Heel goed punt. De verwijzing naar de ontoegankelijkheid van deze zaal resoneerde onmiddellijk in de commissie. Het is interessant dat het oude gebouw ook niet erg rolstoelvriendelijk was, maar ik heb jarenlang in een fractie gezeten waar de eerste opvolger iemand in een rolstoel was. Er waren toen al voorzieningen bedacht voor het geval deze collega in de Kamer zou komen. Het was best ingewikkeld, maar er waren wel ideeën over. Zeker, dat is een punt. Uiteindelijk gaat niet alleen de commissie maar zelfs de Kamer er niet over wie er op de lijsten van de politieke partijen komen. Dat kunnen wij niet afdwingen, maar de oproep aan de fracties om mensen bij het debat te betrekken is zeker gehoord.
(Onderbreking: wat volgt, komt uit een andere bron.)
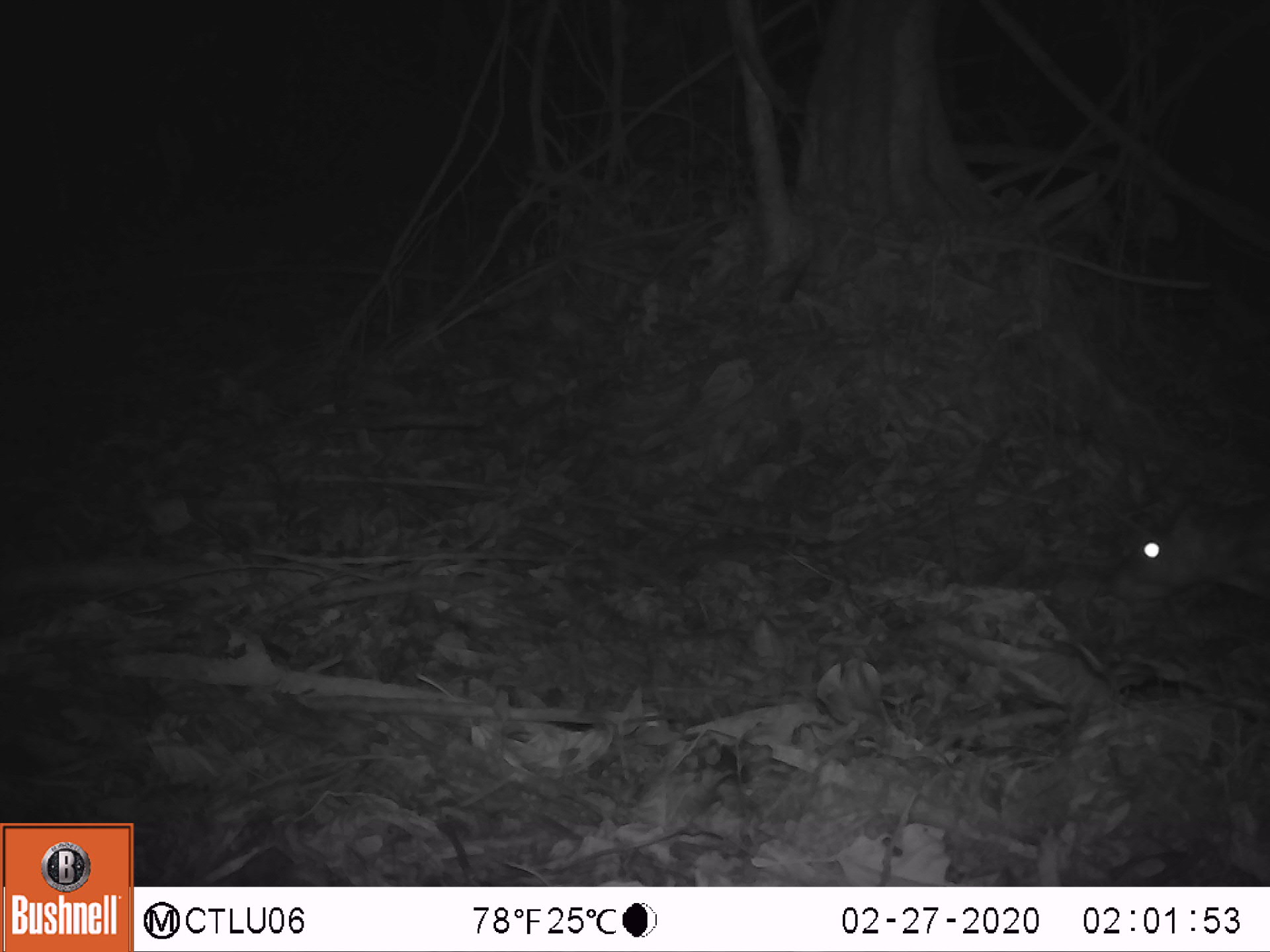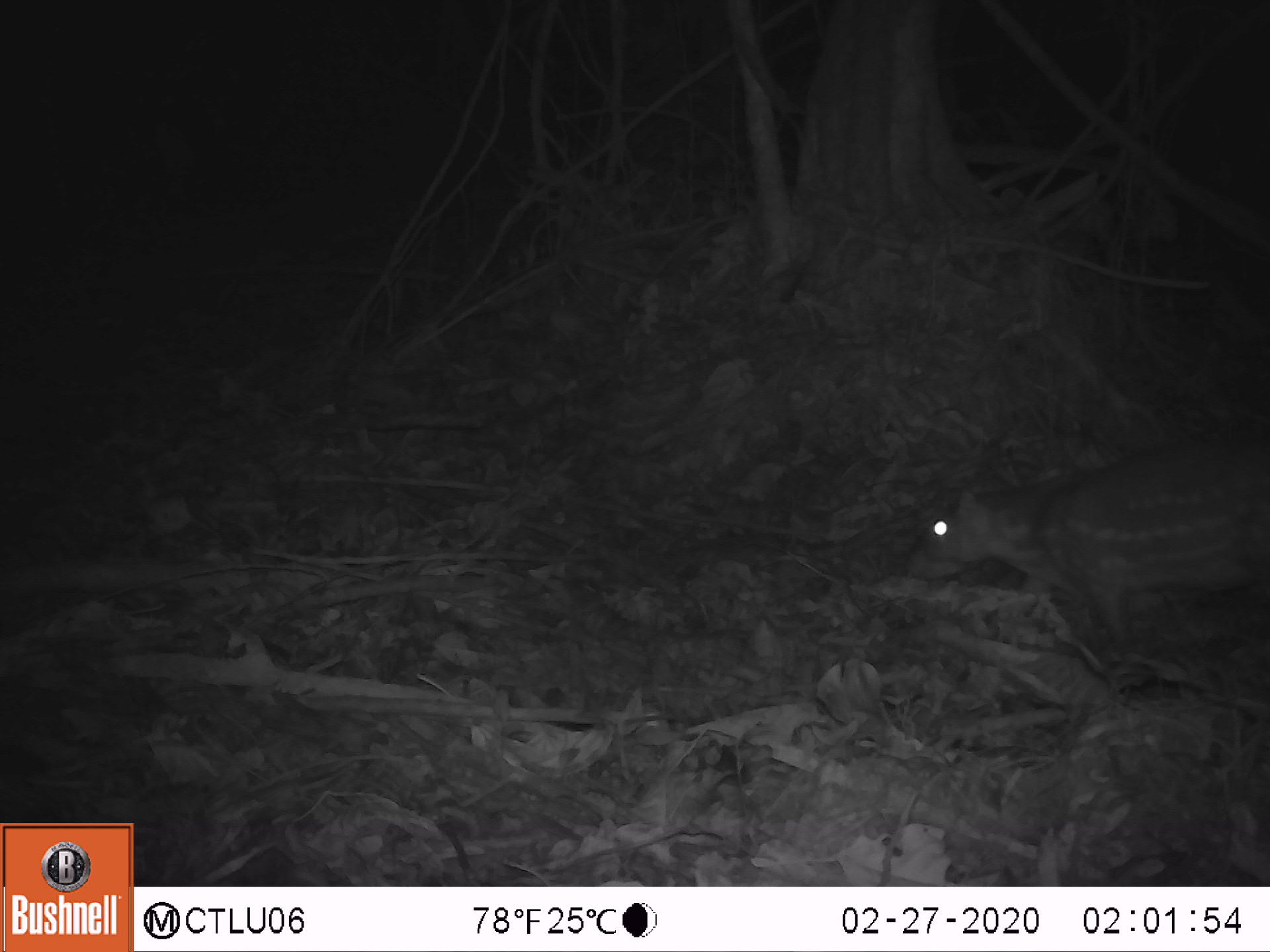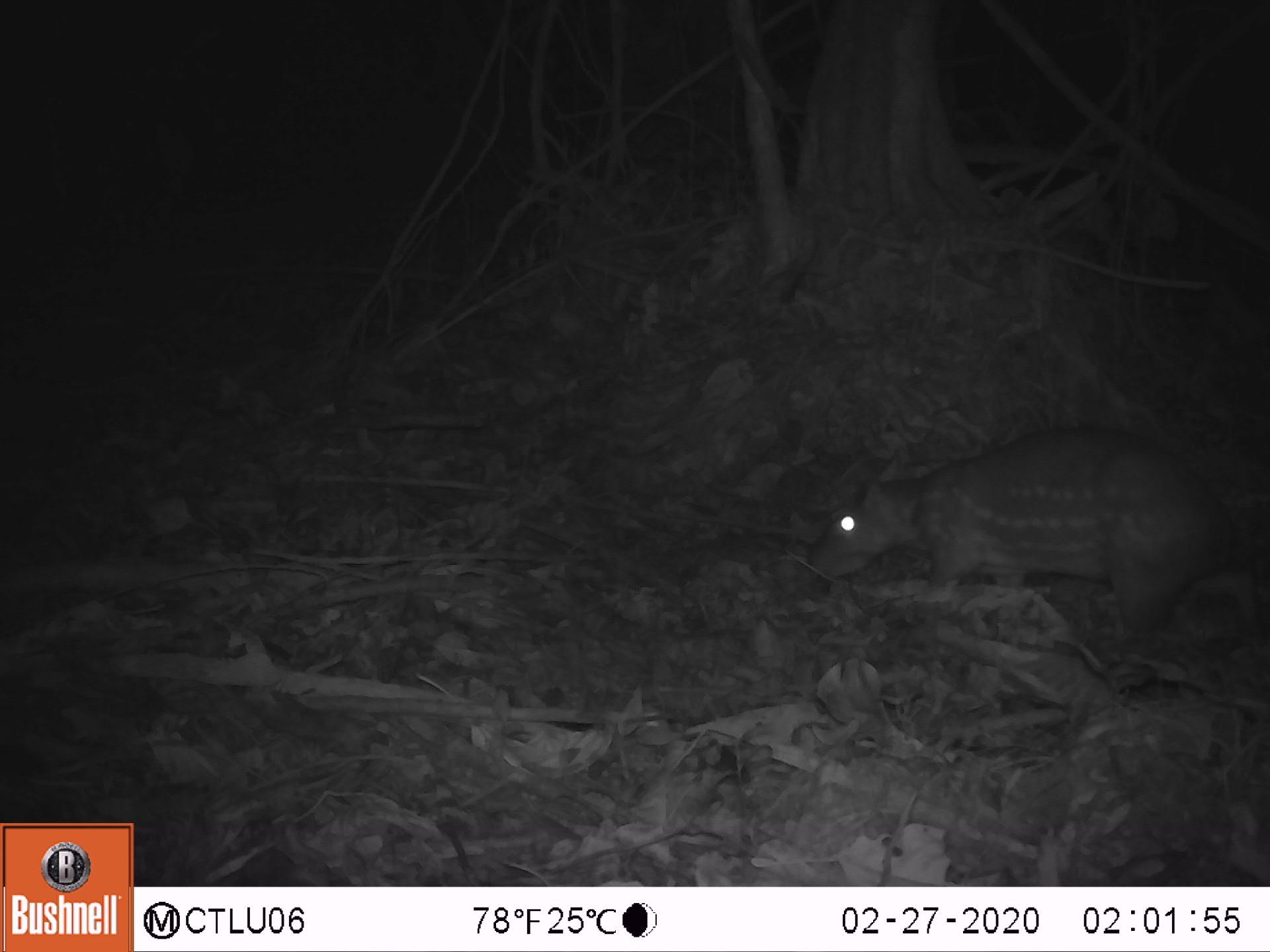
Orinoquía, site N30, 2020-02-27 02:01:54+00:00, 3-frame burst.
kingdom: Animalia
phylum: Chordata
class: Mammalia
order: Rodentia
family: Cuniculidae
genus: Cuniculus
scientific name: Cuniculus paca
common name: spotted paca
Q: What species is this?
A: Spotted paca (Cuniculus paca).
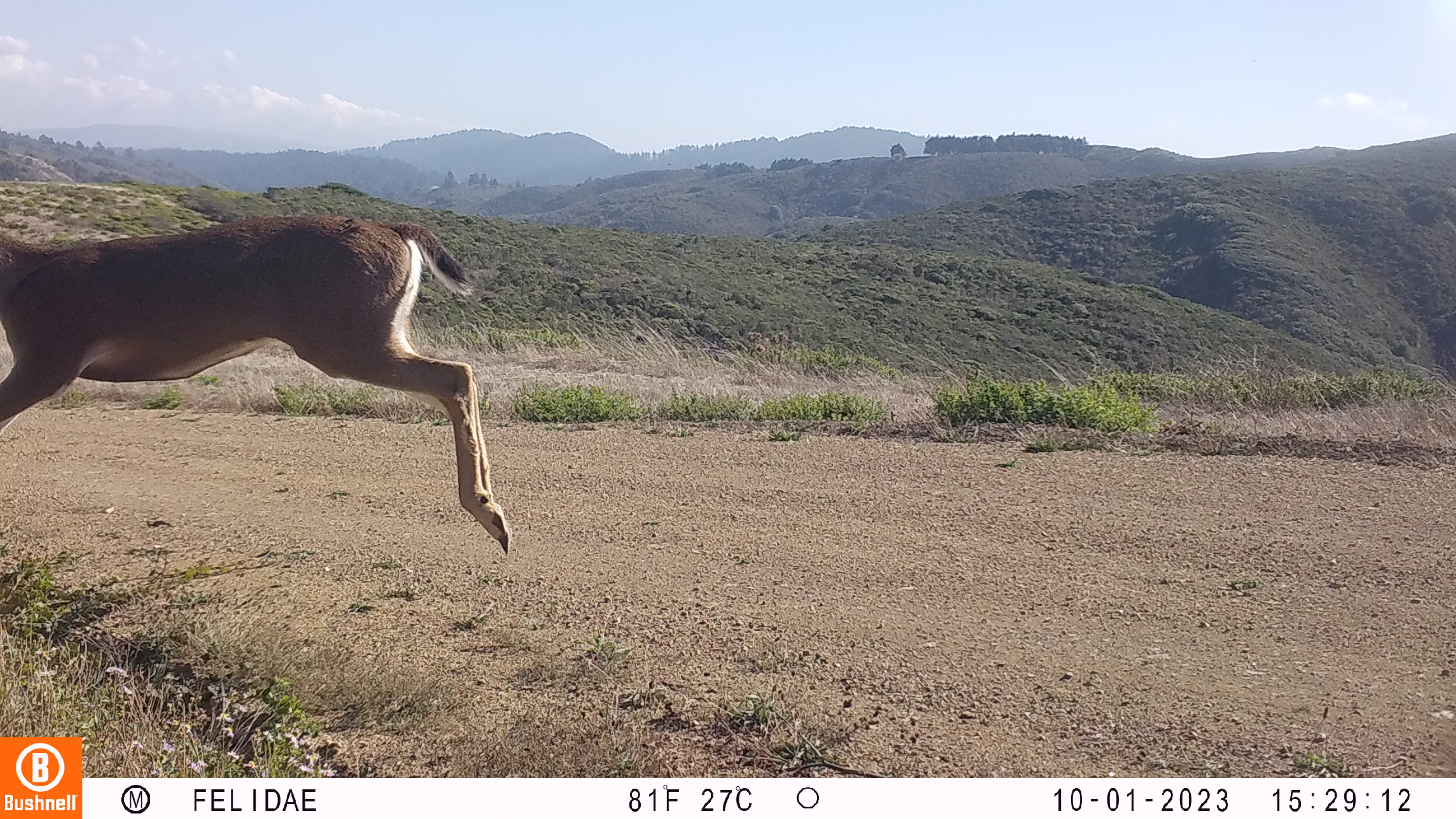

Dan is er nog een korte vraag over hoe nu verder. Ik heb een paar keer de staatscommissie genoemd, ik heb een paar keer de Nationaal Coördinator tegen Discriminatie en Racisme genoemd. Ik heb ook van een aantal collega's uit de Kamer gehoord welke rol zij kunnen spelen bij wetgeving en klachtenprocedures. Ik denk met name aan het afwegingskader. Dat staat bij uitstek op de agenda van de staatscommissie waar het gaat om wetgeving en klachtenprocedures. Daar zou wellicht ook de NCDR een rol in kunnen spelen. Zij bepalen hun eigen agenda, maar de Kamer kan wel besluiten om het rapport en de suggesties uit dit debat door te spelen naar de staatscommissie en de Nationaal Coördinator, die daarmee hun voordeel kunnen doen. Ik heb geen enkele reden om te verwachten dat zij daar niet hun voordeel mee zouden willen doen. Datzelfde geldt eigenlijk voor de regering en de Tweede Kamer. De Kamer moet uiteindelijk besluiten om dat door te spelen; dat zou een van de uitkomsten van nu kunnen zijn.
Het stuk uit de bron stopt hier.